= Problem requirements =
Recast everything from the line containing "From the two" down to the end of the records below as a Markdown table with the columns Row and Line. Skip blank lines.

(Rows of data on spatial questions)
============
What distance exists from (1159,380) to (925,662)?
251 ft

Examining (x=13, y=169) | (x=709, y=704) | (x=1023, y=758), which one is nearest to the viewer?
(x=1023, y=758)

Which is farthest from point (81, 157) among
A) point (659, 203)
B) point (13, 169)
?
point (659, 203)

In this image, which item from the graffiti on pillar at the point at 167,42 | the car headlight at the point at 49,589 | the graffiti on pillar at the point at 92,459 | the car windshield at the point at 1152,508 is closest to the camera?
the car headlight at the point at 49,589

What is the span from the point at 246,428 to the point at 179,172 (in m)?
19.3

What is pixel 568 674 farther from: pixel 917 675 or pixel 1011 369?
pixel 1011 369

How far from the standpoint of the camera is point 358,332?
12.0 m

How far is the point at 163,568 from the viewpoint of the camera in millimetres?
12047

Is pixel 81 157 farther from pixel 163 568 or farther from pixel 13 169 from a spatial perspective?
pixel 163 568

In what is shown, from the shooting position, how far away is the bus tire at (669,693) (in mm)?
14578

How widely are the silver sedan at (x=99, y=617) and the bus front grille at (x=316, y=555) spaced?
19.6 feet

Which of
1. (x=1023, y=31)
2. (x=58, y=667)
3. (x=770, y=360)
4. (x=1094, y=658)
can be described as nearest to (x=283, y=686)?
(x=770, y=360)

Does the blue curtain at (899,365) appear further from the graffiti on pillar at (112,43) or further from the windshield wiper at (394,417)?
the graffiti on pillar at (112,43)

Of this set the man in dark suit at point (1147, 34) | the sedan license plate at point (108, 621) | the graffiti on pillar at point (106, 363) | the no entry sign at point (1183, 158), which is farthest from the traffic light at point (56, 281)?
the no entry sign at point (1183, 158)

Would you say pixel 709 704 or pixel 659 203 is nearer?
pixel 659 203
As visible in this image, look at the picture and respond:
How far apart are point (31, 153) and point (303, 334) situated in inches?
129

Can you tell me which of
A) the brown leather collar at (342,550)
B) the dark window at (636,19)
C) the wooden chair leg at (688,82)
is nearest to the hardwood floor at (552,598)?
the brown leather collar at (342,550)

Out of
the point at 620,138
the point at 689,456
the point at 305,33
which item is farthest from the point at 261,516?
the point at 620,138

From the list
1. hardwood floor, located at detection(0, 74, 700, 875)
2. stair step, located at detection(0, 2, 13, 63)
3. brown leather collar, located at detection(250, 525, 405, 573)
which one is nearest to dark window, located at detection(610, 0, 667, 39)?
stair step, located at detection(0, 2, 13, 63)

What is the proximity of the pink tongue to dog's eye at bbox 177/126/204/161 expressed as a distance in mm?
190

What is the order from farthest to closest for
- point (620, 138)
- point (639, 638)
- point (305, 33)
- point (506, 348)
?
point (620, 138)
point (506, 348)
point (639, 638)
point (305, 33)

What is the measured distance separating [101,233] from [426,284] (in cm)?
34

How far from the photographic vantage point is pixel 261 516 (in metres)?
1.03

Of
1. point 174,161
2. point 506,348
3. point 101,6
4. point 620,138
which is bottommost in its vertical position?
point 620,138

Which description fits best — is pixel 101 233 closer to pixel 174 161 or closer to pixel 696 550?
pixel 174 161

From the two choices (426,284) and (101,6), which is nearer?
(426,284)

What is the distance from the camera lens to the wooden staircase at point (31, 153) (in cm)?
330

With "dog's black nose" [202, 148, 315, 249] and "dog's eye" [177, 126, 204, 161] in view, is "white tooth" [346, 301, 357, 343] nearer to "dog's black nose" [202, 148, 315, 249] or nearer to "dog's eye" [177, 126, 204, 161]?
============
= Answer to this problem =
| Row | Line |
|---|---|
| 1 | From the two choices (426,284) and (101,6), which is nearer? |
| 2 | (426,284) |
| 3 | What is the distance from the camera lens to the wooden staircase at point (31, 153) (in cm)? |
| 4 | 330 |
| 5 | With "dog's black nose" [202, 148, 315, 249] and "dog's eye" [177, 126, 204, 161] in view, is "white tooth" [346, 301, 357, 343] nearer to "dog's black nose" [202, 148, 315, 249] or nearer to "dog's eye" [177, 126, 204, 161]? |